BACAAN UNTUK DITELAAH:
KaltengBicara.com – Samarinda. Komunitas adat Sempeket Benuaq Dingin Tementekng Kecamatan Muara Lawa Kabupaten Kutai Barat Kalimantan Timur pada tanggal 2 Februari 2023, menutut, menghentikan dan menutup aktivitas Perusahaan PT. Energi Batu Hitam(EBH) telah melakukan penggusuran ladang milik masyarakat adat sejak lama tampa ganti rugi, PT. EBH mendirikan gudang bahan peledak batu-bara di sekitar ladang masyarakat adat. Kemudian dilanjutkan dengan aksi demonstrasi di depan kantor EBH, Sabtu (4/2/2023) yang lalu.
Aksi penutupan dan demonstrasi itu dipimpin dua perempuan kakak beradik asal kampung Dingin, yakni Priska Misen dan Erika Siluq karena ada pengerusakan tanam tumbuh di lokasi ladang akibat aktivitas tambang batu bara.
“Hal ini kami lakukan dikarenakan kegiatan PT.Energi Batu Hitam sudah merusak ladang serta tanam tumbuh yang ada di dalamnya. Merusak aliran sungai yang mengalir kearah Sungai Dingin,” jelas Priska.
Alasan lainnya mereka merasa terancam dengan keberadaan gudang bahan peledak yang terlalu dekat dengan ladang.
“Gudang bahan peledak sangat dekat dengan ladang kami, itu akan sangat berbahaya dan mengancam keamanan kami saat kami berada di ladang,” lanjut Priska.
Dalam aksi demonstrasi aparat kepolisian dalam pengamanannya telah melakukan tindakan refresif dan itu telah diakui oleh Kapolres Kutai Barat (Kubar) AKBP Heri Rusyaman kepada awak media, hal itu terjadi saat anggotanya melakukan pembongkaran paksa tenda warga di lahan tambang pada Kamis (16/2/2023) yang lalu.

SOAL 1:
Jawablah pertanyaan berikut berdasarkan berita tentang aksi masyarakat adat Dingin.
(a) Siapa dua perempuan kakak beradik yang memimpin aksi penutupan dan demonstrasi?
(b) Pada hari dan tanggal berapa demonstrasi di depan kantor EBH berlangsung?
(c) Siapa Kapolres Kutai Barat yang disebut dalam berita itu?
SOAL 2:
Tuliskan setiap tanggal yang tercantum dalam berita tentang aksi masyarakat adat Dingin, masing-masing dengan peristiwa yang dikaitkan dengannya.
SOAL 3:
Lanjutkan berita tentang aksi masyarakat adat Dingin mulai dari sesudah kalimat terakhirnya.

DATA BERIKUT:
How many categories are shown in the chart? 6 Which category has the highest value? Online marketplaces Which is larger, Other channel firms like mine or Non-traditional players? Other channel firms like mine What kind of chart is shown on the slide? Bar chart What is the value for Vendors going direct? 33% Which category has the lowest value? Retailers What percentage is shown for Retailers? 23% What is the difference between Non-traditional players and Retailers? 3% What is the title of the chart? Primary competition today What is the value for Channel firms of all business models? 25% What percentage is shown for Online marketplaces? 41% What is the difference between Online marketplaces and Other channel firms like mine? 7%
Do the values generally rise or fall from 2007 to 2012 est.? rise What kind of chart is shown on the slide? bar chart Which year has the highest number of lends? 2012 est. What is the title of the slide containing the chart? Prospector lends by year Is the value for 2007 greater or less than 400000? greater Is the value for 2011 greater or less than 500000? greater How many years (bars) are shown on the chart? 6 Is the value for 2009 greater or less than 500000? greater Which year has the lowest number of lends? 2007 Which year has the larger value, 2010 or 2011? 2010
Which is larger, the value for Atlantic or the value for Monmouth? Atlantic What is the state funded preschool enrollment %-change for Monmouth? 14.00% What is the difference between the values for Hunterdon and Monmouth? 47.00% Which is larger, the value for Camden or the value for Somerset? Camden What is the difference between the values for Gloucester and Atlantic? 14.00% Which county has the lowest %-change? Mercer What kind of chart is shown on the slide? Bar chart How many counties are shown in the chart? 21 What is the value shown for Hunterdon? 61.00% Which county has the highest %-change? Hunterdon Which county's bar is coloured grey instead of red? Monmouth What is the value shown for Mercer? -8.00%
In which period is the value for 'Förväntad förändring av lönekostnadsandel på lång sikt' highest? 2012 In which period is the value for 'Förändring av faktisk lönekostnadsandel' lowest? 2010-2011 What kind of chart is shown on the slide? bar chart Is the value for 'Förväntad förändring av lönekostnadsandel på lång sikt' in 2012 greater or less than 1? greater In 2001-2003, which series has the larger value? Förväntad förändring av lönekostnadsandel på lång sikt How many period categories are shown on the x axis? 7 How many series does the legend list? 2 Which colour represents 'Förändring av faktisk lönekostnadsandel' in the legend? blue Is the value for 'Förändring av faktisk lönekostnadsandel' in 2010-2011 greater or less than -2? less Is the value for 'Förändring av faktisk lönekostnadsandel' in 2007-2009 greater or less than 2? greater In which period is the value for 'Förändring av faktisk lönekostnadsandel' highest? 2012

HASIL LATIHAN 1:
(a) Priska Misen dan Erika Siluq.
(b) Sabtu, 4 Februari 2023 (4/2/2023).
(c) AKBP Heri Rusyaman.

HASIL LATIHAN 2:
- 2 Februari 2023: komunitas adat Sempeket Benuaq Dingin Tementekng menuntut penghentian dan penutupan aktivitas PT. Energi Batu Hitam.
- Sabtu, 4 Februari 2023 (4/2/2023): aksi demonstrasi di depan kantor EBH.
- Kamis, 16 Februari 2023 (16/2/2023): anggota kepolisian membongkar paksa tenda warga di lahan tambang.

HASIL LATIHAN 3:
Justice Peace and Integration of Creation (JPIC) SVD Distrik Kaltim turut menyayangkan dan prihatin dugaan aksi maupun tindakan represif ataupun dugaan upaya kriminalisasi yang dilakukan pihak penegak hukum kepada kelompok masyarakat adat Dayak Kampung Dingin – kubar yg sedang berusaha dan memperjuangkan hak-hak mereka atas lahan mereka. Maupun lahan mereka yg diduga dirusak oleh pihak korporasi tambang. Pastor Heri Sihotang menyampaikan keprihatinannya dengan sikap refresif aparat yang mengawal aksi tersebut.
“kami turut menyayangkan dan prihatin dugaan aksi maupun tindakan represif ataupun dugaan upaya kriminalisasi yang dilakukan pihak penegak hukum kepada kelompok masyarakat adat Dayak Kampung Dingin – kubar yg sedang berusaha dan memperjuangkan hak-hak mereka atas lahan mereka. Maupun lahan mereka yg diduga dirusak oleh pihak korporasi tambang”. Ucap Romo Heri Sihotang.
Kemudian lanjutnya, kisah dan peristiwa ini menjadi kisah lama yg terulang kembali dan dirasakan kembali masyarakat adat Dayak dengan alur cerita baru. Masyarakat adat Dayak selalu “dilemahkan” secara sistemik dengan tindakan-tindakan yg “tidak fair”. Alih-alih mau mencari solusi dan akar persoalan, masyarakat adat Dayak sering ditakut-takuti dengan pasal-pasal pembuka pintu jeruji sebagai upaya dugaan pelemahan dan pembungkaman. Kehadiran pihak penegak hukum yang seharusnya sebagai pelindung, pengayom dan pelayan masyarakat, justru patut diduga sering kali menjadi entitas yang beringas dan alat pemuas keserakahan penguasa.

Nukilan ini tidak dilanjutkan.